§ **Data to use**
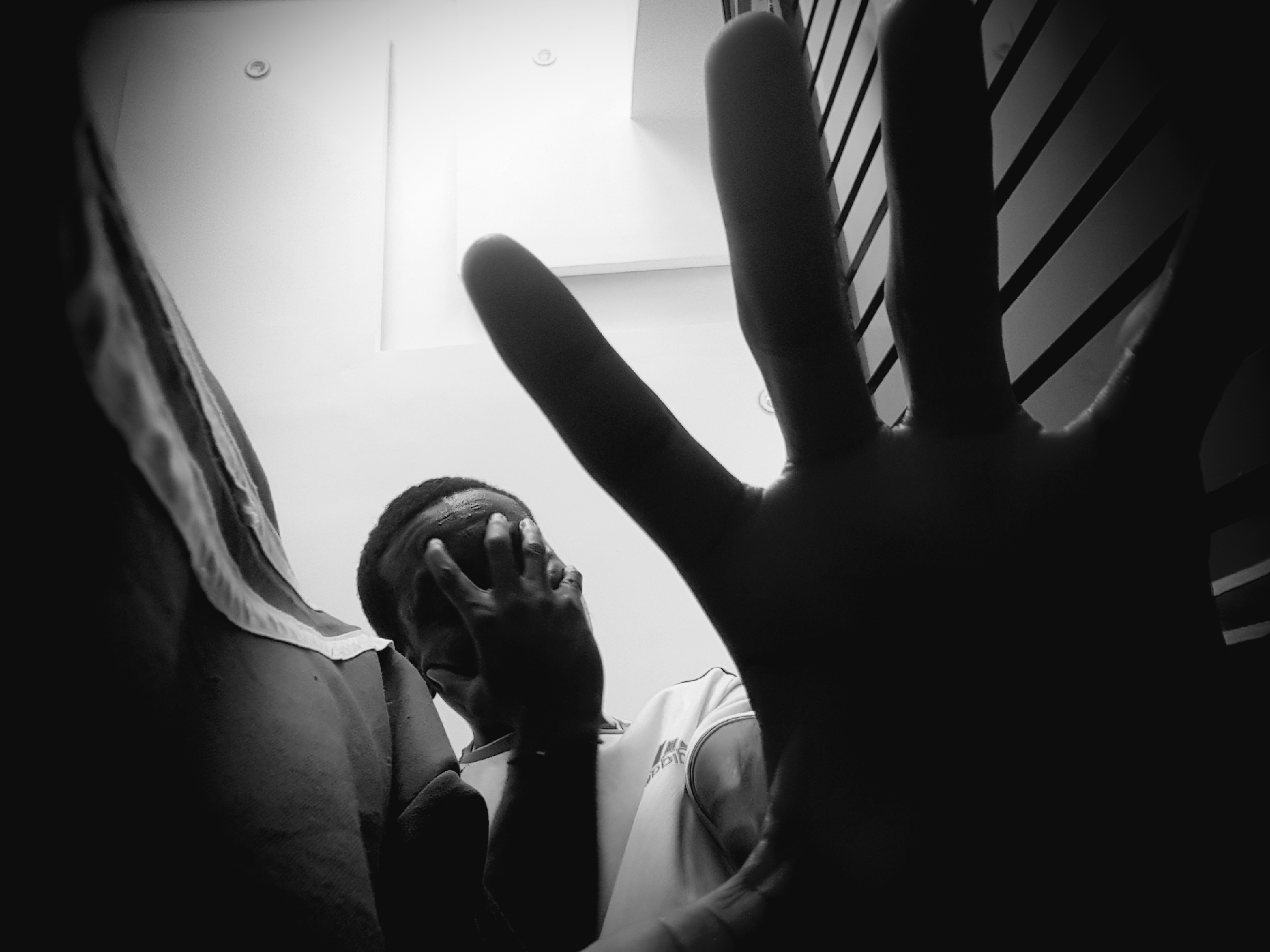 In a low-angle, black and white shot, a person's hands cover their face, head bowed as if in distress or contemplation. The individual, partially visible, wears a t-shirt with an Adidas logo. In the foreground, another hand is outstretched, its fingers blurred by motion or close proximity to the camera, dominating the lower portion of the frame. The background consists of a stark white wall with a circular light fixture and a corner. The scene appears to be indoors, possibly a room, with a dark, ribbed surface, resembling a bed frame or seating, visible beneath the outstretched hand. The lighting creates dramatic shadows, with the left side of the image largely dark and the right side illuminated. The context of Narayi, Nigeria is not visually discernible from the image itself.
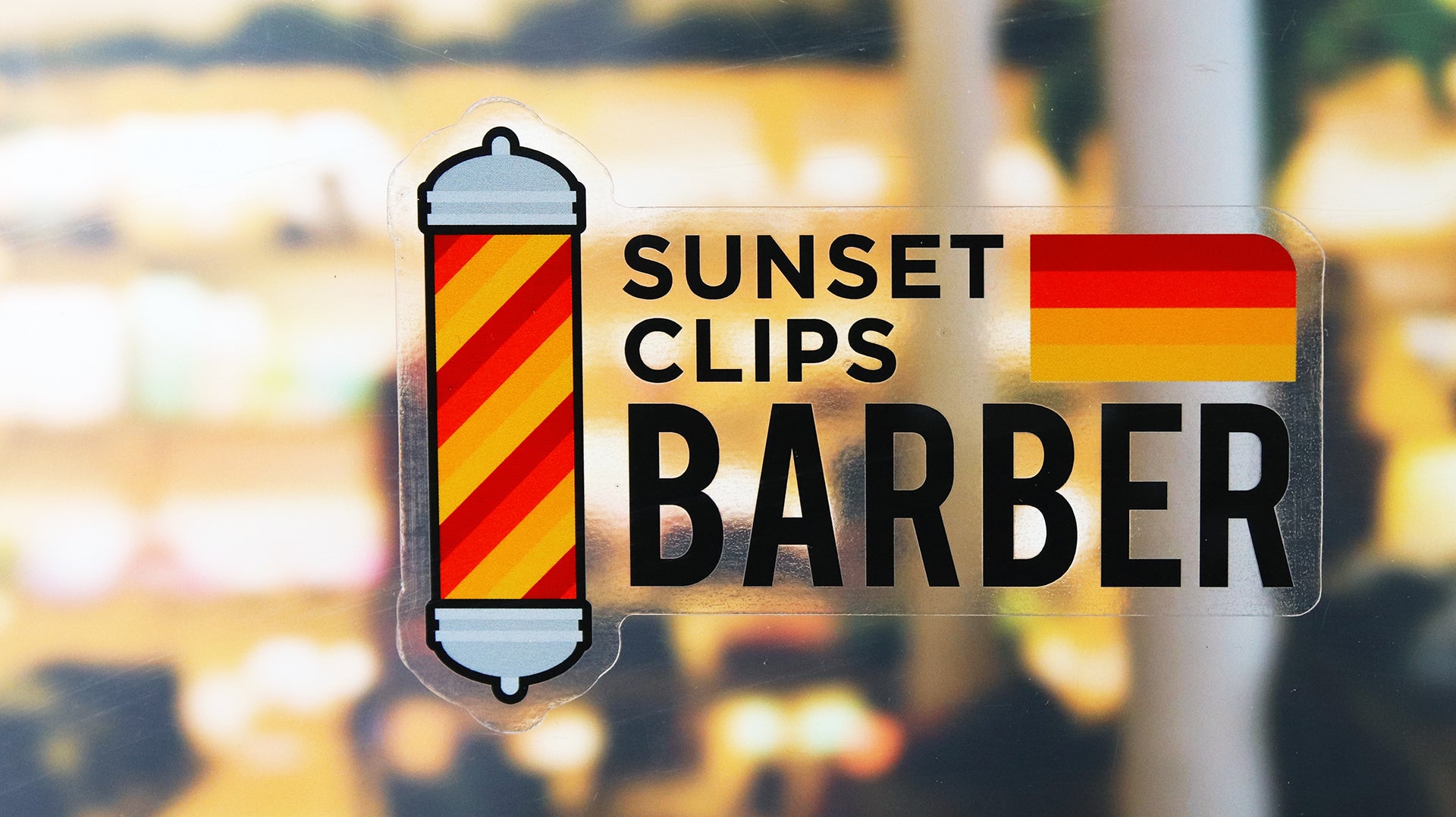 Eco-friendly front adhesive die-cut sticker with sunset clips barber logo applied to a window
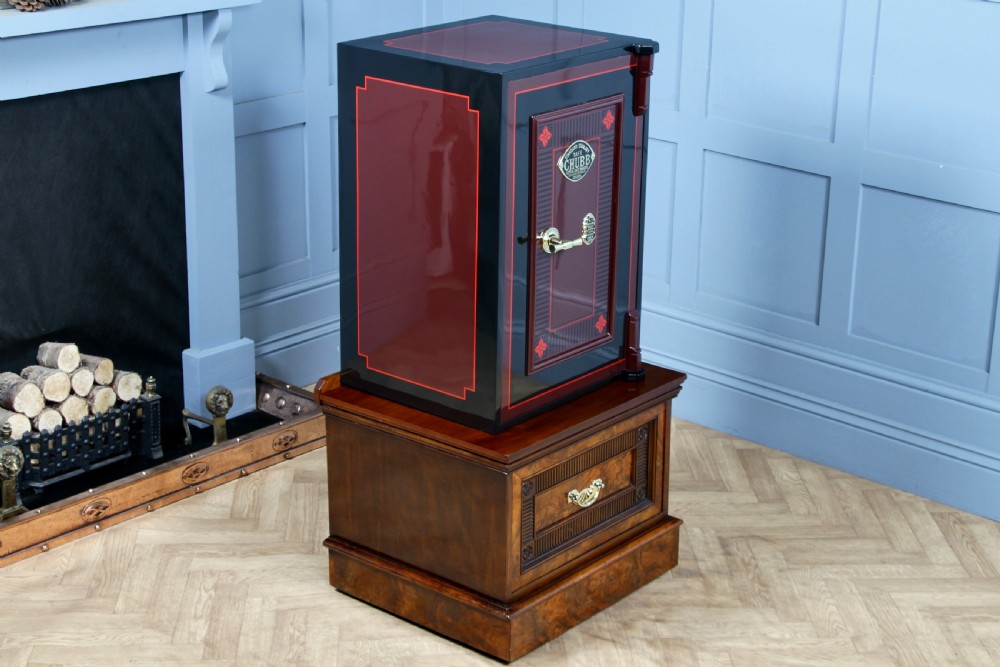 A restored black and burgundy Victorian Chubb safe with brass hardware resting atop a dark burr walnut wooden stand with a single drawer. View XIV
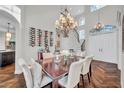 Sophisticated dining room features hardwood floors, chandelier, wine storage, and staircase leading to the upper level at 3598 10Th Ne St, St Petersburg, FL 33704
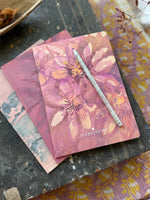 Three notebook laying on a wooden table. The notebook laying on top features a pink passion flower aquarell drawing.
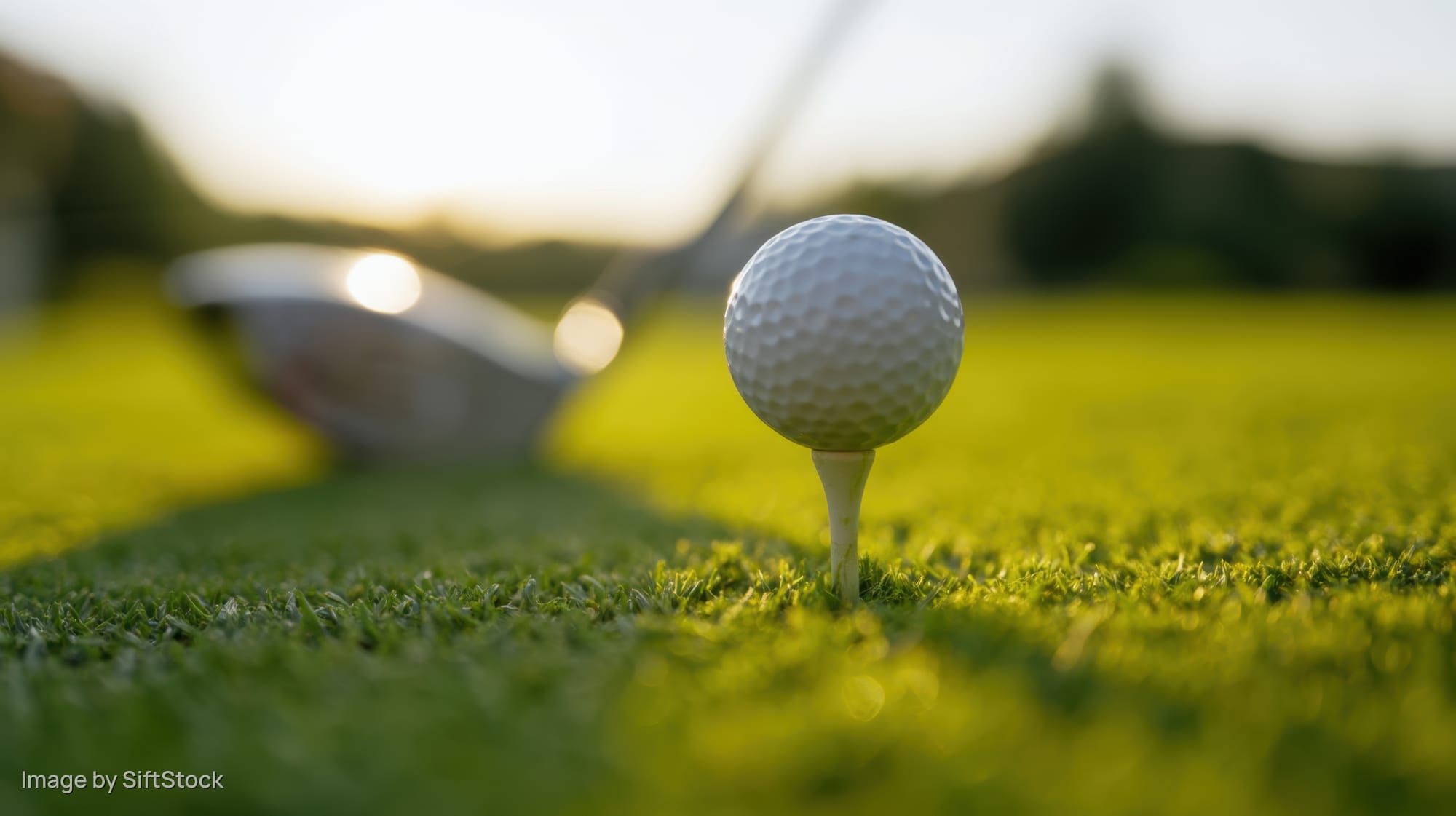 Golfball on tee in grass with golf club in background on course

§ **What you need to do**
Could you output the lines above exactly, with no pictures included?

§ **Exercise answer**
 In a low-angle, black and white shot, a person's hands cover their face, head bowed as if in distress or contemplation. The individual, partially visible, wears a t-shirt with an Adidas logo. In the foreground, another hand is outstretched, its fingers blurred by motion or close proximity to the camera, dominating the lower portion of the frame. The background consists of a stark white wall with a circular light fixture and a corner. The scene appears to be indoors, possibly a room, with a dark, ribbed surface, resembling a bed frame or seating, visible beneath the outstretched hand. The lighting creates dramatic shadows, with the left side of the image largely dark and the right side illuminated. The context of Narayi, Nigeria is not visually discernible from the image itself.
 Eco-friendly front adhesive die-cut sticker with sunset clips barber logo applied to a window
 A restored black and burgundy Victorian Chubb safe with brass hardware resting atop a dark burr walnut wooden stand with a single drawer. View XIV
 Sophisticated dining room features hardwood floors, chandelier, wine storage, and staircase leading to the upper level at 3598 10Th Ne St, St Petersburg, FL 33704
 Three notebook laying on a wooden table. The notebook laying on top features a pink passion flower aquarell drawing.
 Golfball on tee in grass with golf club in background on course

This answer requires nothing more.